2. The focus on POC and LGBT people meant that actually I didn’t feel that this was a place for me. I’m well aware how spoilt and priveleged and ridiculous this sounds and I know I’m not articulating it well but I just felt that I wasn’t the kind of person who was supposed to be taking part. I know it’s unfair and whiney and that I exist in a world where, being straight and white, I don’t often have to feel this way so maybe it’s good for me and I understand why I won’t have many people’s sympathy. However I think what I was expecting was a welcoming community where everyone was accepted and celebrated and instead I felt I wasn’t black or queer or even fat enough. Yeah I know whinge, moan, whine, get over yourself etc.etc. but that was my experience. I think that was probably the frustration that one of the commenters over on the official tumblr was feeling when she ranted about “horrible moderators”. It wasn’t elegant (or even right) but I understand the frustration of coming to a place and looking for acceptance and not receiving it because you aren’t marginalised enough.
However, there were some positives too.
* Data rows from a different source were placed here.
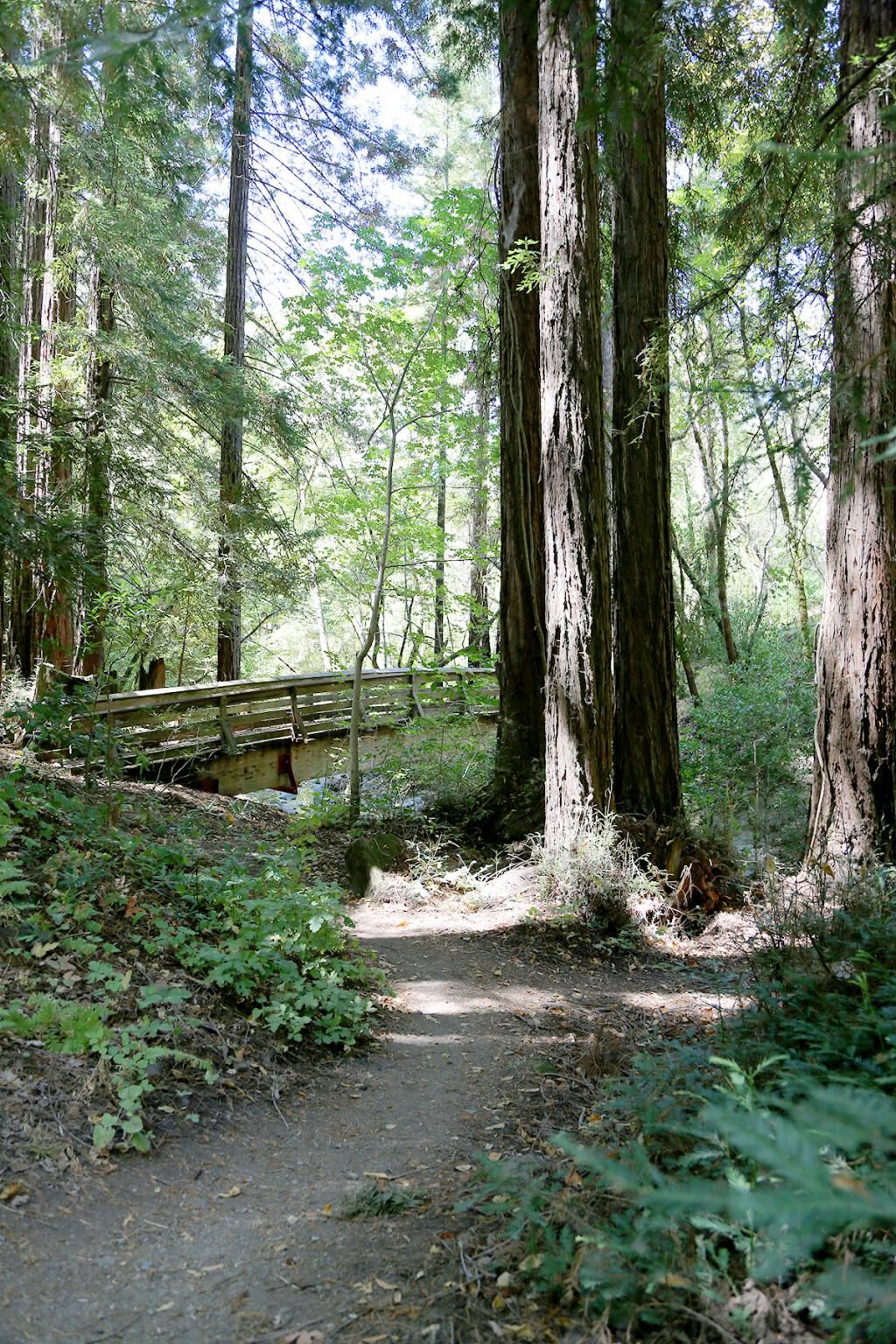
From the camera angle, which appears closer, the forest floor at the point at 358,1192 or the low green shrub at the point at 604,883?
the forest floor at the point at 358,1192

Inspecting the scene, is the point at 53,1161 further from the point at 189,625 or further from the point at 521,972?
the point at 189,625

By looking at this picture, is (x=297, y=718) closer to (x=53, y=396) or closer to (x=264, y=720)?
(x=264, y=720)

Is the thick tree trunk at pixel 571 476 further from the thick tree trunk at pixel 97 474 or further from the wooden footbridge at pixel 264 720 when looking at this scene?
the thick tree trunk at pixel 97 474

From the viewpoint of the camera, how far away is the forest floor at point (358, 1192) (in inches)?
94.0

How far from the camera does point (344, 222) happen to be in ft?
50.1

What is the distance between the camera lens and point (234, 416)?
12031 millimetres

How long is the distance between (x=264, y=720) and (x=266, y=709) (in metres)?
0.21

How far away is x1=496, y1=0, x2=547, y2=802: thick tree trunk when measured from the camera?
8.34 metres

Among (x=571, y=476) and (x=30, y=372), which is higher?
(x=30, y=372)

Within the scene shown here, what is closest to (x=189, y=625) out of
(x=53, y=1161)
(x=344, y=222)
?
(x=344, y=222)

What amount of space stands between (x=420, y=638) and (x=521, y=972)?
4936 mm

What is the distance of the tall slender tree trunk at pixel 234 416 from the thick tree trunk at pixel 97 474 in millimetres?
1571

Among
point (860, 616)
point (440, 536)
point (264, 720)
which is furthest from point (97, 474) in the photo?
point (440, 536)

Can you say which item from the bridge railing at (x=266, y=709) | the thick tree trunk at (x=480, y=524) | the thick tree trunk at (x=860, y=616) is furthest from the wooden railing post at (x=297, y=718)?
the thick tree trunk at (x=860, y=616)
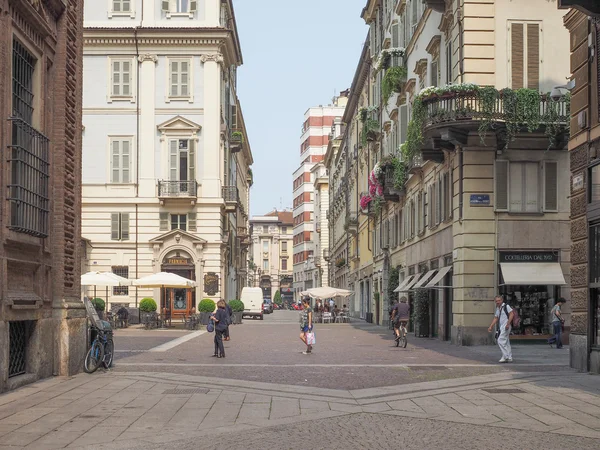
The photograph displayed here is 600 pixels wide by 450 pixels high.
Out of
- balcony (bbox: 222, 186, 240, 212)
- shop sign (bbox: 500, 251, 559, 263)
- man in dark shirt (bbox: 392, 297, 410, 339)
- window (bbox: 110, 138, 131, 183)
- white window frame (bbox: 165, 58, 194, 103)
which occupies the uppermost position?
white window frame (bbox: 165, 58, 194, 103)

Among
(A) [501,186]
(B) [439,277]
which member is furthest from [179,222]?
(A) [501,186]

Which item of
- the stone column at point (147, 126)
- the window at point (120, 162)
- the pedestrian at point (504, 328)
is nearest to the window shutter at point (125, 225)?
the stone column at point (147, 126)

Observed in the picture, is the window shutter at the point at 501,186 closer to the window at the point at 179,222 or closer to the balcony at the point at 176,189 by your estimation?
the balcony at the point at 176,189

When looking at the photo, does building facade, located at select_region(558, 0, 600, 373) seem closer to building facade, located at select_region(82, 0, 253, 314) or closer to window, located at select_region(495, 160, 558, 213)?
window, located at select_region(495, 160, 558, 213)

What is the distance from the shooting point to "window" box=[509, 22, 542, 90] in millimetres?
28109

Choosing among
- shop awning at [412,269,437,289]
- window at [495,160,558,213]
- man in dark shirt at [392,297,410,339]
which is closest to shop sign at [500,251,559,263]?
window at [495,160,558,213]

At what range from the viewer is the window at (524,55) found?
28.1 metres

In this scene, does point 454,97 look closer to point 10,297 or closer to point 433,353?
point 433,353

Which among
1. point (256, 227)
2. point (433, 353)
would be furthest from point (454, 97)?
point (256, 227)

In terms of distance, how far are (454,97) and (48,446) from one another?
64.4 feet

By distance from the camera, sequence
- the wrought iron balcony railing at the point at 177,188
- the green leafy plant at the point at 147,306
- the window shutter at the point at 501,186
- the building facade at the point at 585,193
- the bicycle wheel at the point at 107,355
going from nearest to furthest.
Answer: the building facade at the point at 585,193 → the bicycle wheel at the point at 107,355 → the window shutter at the point at 501,186 → the green leafy plant at the point at 147,306 → the wrought iron balcony railing at the point at 177,188

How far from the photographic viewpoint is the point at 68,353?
1812 centimetres

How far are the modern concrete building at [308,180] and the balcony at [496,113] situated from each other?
97.7 metres

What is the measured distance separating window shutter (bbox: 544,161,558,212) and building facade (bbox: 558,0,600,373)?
9038mm
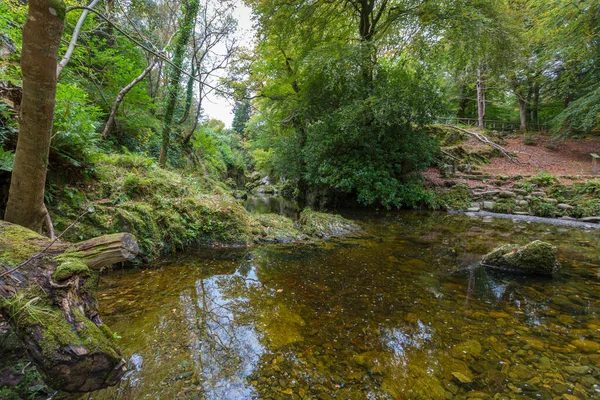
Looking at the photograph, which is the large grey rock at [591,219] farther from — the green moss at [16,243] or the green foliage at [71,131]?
the green foliage at [71,131]

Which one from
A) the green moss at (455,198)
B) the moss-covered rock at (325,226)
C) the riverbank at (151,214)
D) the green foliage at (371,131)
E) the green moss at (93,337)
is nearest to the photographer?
the green moss at (93,337)

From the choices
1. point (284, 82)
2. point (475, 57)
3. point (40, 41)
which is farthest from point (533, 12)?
point (40, 41)

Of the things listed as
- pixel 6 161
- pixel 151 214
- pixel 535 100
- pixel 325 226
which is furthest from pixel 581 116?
pixel 6 161

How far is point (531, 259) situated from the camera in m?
4.01

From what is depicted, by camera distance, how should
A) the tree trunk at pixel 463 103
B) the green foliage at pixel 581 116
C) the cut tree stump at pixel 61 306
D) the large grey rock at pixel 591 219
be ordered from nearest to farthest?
the cut tree stump at pixel 61 306 → the large grey rock at pixel 591 219 → the green foliage at pixel 581 116 → the tree trunk at pixel 463 103

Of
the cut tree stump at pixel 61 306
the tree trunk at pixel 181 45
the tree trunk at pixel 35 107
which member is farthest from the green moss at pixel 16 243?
the tree trunk at pixel 181 45

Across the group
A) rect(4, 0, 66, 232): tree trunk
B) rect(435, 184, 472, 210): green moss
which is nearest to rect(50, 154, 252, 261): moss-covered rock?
rect(4, 0, 66, 232): tree trunk

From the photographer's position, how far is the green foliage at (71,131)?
137 inches

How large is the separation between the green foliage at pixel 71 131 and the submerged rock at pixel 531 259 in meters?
7.05

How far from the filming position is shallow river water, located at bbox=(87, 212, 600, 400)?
1900 millimetres

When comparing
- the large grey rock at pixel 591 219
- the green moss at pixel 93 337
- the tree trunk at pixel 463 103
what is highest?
the tree trunk at pixel 463 103

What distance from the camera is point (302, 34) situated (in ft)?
34.2

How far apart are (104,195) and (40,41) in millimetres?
2950

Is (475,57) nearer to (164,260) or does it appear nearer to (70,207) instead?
(164,260)
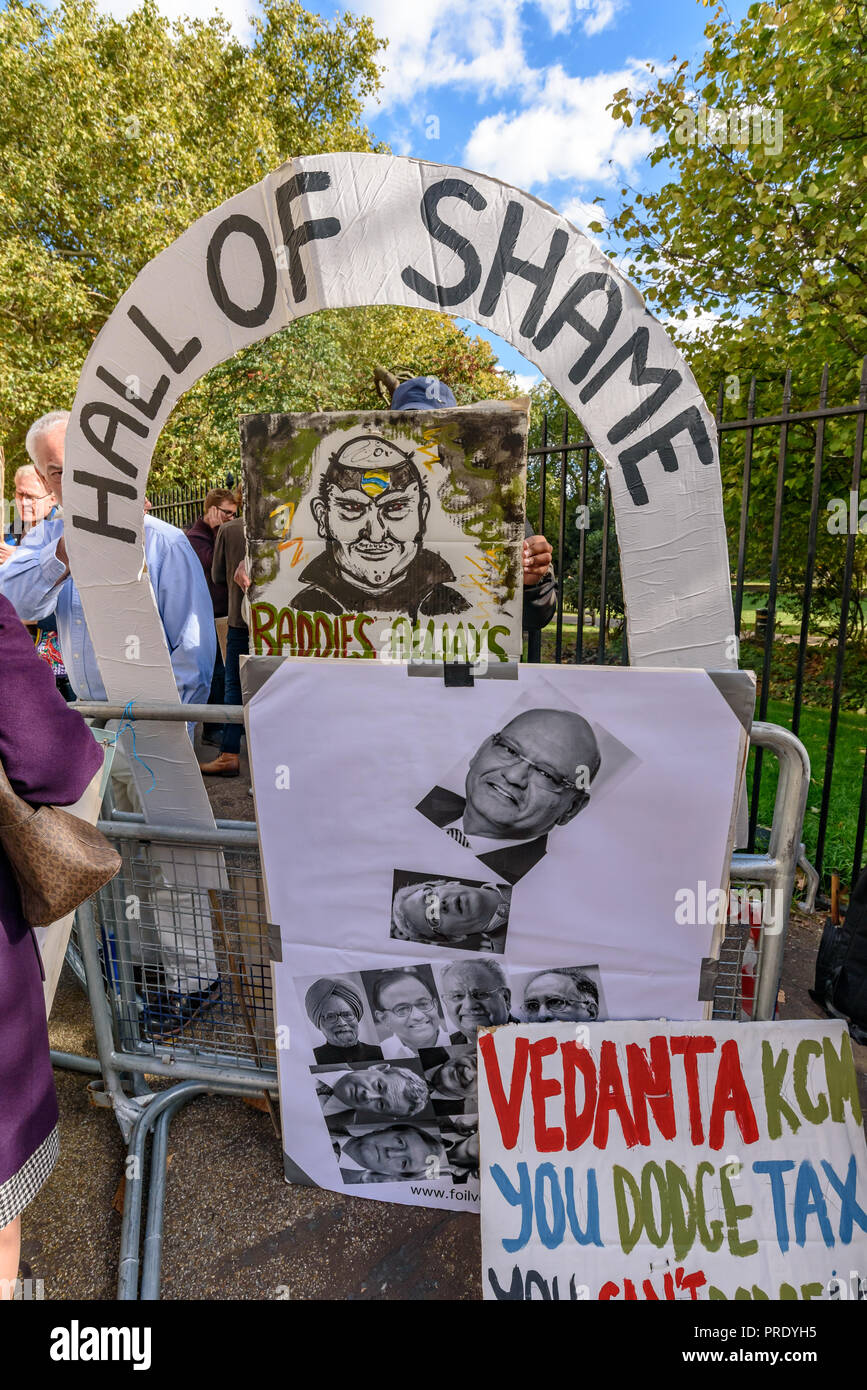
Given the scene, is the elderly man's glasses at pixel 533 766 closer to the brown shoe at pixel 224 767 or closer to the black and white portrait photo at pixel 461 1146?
the black and white portrait photo at pixel 461 1146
I was feeling very uninspried with my wardrobe and I don’t have the money to do anything about it at the moment. I realised though I liked the clothes I have. I like what I wear on a day to day basis and I generally feel quite happy with the way I look and how I present myself.
In terms of acceptance I realised how lucky I am that generally it’s not a battle to like myself and my body. I like my shape. I generally like how I look. I have a hugely strong belief that there are more important things in the world than my appearance but when I do focus on it, it’s not too bad. What I do want is to be more healthy. I’m vegan at the moment for lent and I’ve really enjoyed thinking more about my food and ensuring I use all of the vegetables in my veg box and I feel much better for it. My ankle is now fully recovered and I can start up my walking again and hopefully start running again soon.
I’ve been lucky in that I’ve always resisted the pressure to diet and I believe very strongly in not starving myself or fucking up my metabolism or losing weight only to put it back on and then some. I’ve been roughly the same size for the last 15 years and I think if I had dieted I’d be much bigger by now. That doesn’t change the fact though that I’m too fat to get the birth control I want. I’m not really sure what to do about that. That was the first time that my weight has affected what I could to do and as much as I know that I don’t want to diet I don’t like this scenario at all. I kind of hoped that this project might give me more clarity but I’m still not sure what I should do. I’ll have another doctors appointment in a few weeks so I’ll see what they say. I guess until then though, I’ll focus on cooking amazing vegan food, fininshing my Capital Ring walk and enjoying my clothes and my body.